§ **TEXTE FOURNI**
◆ ◆ ◆ ◆ ◆ ◆ ◆

Le contrôle exercé par les juges du fond du caractère réel et sérieux de ce lien causal permet de fixer des limites au pouvoir de direction de l’employeur[51]. Ce dernier ne peut se permettre de supprimer ou transformer un emploi, ni de modifier un contrat de travail, sans établir que ces modifications sont exigées par un fait de nature économique, comme la réorganisation de l’entreprise pour sauvegarder sa compétitivité.

  1. 28. Ce contrôle permet aux juges de s’assurer que la suppression de l’emploi, la transformation de celui-ci, ou la modification du contrat de travail ne résultent pas d’un détournement de pouvoir ou d’une légèreté blâmable de l’employeur[52]. À ce propos, la chambre sociale de la Cour de cassation a qualifié le licenciement d’un salarié comme dépourvu de cause réelle et sérieuse lorsqu’elle a remarqué que les difficultés économiques invoquées par l’employeur existaient déjà au moment où ce salarié avait été embauché[53]. Dans le même esprit, la haute juridiction a nié le caractère réel et sérieux du licenciement résultant de la suppression de l’emploi du fait de la proposition faite par l’employeur au salarié de rester à son service jusqu’à une date postérieure à l’engagement de sa procédure de licenciement[54].

◆ ◆ ◆ ◆ ◆ ◆ ◆

§ **LIGNES ENREGISTRÉES**
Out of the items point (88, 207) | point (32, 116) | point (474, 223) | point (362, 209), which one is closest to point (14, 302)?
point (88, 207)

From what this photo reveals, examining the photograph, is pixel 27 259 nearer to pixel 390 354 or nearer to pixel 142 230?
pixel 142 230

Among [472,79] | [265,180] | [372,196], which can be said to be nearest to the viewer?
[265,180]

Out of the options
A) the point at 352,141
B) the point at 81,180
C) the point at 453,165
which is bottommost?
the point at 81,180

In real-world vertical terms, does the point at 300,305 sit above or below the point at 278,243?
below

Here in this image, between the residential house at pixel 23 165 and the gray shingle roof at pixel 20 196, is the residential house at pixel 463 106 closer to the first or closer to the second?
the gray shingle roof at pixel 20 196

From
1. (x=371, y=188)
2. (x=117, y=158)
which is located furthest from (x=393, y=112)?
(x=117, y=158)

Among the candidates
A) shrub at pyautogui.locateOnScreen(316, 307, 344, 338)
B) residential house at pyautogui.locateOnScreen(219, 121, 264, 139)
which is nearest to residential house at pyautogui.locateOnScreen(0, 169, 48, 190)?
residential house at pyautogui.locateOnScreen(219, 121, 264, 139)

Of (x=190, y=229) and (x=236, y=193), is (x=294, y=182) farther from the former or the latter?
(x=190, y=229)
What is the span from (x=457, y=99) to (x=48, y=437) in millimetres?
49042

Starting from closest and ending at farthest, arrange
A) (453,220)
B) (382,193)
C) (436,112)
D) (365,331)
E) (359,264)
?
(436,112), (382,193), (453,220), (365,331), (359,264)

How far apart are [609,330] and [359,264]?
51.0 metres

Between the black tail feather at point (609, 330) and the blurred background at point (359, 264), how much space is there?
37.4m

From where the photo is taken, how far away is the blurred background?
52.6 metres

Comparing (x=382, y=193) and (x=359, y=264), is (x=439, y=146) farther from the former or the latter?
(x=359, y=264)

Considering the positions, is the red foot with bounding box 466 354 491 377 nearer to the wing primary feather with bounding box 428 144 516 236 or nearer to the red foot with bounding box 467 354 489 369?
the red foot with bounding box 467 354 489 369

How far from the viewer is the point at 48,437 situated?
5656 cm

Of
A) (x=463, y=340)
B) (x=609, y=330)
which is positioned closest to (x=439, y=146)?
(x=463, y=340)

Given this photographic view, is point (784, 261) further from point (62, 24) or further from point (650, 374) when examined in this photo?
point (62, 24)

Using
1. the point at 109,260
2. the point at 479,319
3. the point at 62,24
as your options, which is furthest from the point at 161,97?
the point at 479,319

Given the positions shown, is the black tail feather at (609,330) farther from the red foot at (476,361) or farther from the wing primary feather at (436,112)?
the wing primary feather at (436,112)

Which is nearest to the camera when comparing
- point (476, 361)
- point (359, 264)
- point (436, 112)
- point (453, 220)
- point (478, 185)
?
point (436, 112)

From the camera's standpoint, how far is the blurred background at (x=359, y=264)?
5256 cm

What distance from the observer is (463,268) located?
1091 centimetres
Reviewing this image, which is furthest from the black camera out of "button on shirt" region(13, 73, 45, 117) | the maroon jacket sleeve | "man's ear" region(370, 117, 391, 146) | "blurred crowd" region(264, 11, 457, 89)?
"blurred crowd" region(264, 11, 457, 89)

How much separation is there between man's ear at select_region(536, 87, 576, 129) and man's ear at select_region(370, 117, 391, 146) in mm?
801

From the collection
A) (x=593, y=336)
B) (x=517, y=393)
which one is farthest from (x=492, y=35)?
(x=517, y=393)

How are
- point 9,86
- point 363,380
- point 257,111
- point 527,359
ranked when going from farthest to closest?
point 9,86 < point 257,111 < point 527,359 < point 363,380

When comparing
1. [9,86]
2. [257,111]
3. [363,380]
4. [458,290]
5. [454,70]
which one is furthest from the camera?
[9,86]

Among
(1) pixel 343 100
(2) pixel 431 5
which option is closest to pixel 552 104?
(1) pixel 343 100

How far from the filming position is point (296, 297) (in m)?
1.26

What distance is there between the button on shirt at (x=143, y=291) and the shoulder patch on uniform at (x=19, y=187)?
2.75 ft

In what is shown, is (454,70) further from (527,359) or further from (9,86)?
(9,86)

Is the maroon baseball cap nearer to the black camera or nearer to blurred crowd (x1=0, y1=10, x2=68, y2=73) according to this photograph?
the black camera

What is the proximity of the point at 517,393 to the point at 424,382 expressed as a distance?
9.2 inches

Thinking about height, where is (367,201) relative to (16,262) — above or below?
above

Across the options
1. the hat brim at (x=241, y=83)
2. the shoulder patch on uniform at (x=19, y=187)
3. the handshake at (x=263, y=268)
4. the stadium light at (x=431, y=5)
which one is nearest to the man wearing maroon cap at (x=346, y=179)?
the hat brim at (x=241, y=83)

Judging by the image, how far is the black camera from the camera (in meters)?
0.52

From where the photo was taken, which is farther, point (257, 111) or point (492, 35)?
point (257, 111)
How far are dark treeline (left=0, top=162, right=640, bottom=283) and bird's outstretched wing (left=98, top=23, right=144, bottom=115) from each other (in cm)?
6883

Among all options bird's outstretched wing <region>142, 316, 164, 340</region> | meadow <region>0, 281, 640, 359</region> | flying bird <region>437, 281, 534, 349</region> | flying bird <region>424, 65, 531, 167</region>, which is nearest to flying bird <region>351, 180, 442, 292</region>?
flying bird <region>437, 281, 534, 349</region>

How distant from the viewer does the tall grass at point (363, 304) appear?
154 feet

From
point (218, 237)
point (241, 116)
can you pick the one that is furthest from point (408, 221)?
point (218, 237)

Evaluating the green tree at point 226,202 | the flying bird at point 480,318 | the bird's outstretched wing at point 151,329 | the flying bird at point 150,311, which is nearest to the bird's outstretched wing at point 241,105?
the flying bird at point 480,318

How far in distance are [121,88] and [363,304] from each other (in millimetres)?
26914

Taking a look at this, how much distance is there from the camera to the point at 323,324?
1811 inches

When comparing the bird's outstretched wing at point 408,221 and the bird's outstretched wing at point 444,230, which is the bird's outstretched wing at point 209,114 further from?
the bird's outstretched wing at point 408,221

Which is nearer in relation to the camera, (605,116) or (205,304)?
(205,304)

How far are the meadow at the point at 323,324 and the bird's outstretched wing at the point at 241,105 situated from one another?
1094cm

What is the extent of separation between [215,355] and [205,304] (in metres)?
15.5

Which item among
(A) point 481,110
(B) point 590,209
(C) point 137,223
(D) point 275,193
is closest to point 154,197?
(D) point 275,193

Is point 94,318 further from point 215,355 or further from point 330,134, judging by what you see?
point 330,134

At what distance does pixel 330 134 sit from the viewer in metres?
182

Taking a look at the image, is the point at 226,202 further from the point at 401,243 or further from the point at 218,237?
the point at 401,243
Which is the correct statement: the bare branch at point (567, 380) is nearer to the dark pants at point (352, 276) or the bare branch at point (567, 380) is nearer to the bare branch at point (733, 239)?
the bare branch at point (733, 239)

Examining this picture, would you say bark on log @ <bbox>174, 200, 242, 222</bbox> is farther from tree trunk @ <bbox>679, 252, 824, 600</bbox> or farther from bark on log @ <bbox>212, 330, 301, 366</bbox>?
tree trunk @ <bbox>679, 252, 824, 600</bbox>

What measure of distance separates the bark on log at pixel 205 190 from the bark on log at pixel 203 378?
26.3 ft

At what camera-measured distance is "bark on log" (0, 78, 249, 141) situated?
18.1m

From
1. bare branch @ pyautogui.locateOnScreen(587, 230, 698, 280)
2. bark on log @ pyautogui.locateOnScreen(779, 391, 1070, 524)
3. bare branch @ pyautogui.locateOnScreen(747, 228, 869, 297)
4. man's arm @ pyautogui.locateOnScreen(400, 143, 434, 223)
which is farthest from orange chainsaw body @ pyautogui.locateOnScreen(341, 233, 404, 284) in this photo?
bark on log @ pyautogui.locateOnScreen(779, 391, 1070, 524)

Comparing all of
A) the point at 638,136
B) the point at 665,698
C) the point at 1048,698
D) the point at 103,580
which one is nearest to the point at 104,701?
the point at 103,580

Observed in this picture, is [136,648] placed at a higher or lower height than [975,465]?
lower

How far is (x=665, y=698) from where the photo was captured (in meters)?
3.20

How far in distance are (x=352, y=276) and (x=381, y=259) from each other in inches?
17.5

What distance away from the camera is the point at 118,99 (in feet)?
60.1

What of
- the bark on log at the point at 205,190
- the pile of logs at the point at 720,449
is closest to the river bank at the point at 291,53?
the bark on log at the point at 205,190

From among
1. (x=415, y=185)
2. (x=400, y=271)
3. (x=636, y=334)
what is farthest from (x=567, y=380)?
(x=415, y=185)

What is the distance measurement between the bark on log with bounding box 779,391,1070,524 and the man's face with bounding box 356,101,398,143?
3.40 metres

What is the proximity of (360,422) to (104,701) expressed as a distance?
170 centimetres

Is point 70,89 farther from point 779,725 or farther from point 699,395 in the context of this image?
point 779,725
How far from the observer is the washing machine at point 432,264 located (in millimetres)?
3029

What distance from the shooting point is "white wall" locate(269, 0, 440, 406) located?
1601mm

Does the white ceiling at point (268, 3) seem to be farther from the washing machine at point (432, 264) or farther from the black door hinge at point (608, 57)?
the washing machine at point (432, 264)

◆ ◆ ◆ ◆ ◆ ◆ ◆

§ **ÉNONCÉ 1**
Recopiez fidèlement le passage du texte sur le licenciement économique qui s'ouvre sur les mots contenant « Le contrôle exercé » et se termine par « sauvegarder sa compétitivité. ».
§ **ÉNONCÉ 2**
Répondez aux questions suivantes à partir du texte sur le licenciement économique.
(a) Quel exemple de fait de nature économique le premier paragraphe donne-t-il ?
(b) Selon le texte, de quoi le contrôle des juges permet-il de s'assurer que la suppression de l'emploi ne résulte pas ?
(c) Quelle chambre de la Cour de cassation est nommée ?
Les lignes forment un matériau distinct, sans rapport avec le texte fourni.

§ **RÉPONSE 1**
Le contrôle exercé par les juges du fond du caractère réel et sérieux de ce lien causal permet de fixer des limites au pouvoir de direction de l’employeur[51]. Ce dernier ne peut se permettre de supprimer ou transformer un emploi, ni de modifier un contrat de travail, sans établir que ces modifications sont exigées par un fait de nature économique, comme la réorganisation de l’entreprise pour sauvegarder sa compétitivité.

§ **RÉPONSE 2**
(a) La réorganisation de l'entreprise pour sauvegarder sa compétitivité.
(b) D'un détournement de pouvoir ou d'une légèreté blâmable de l'employeur.
(c) La chambre sociale.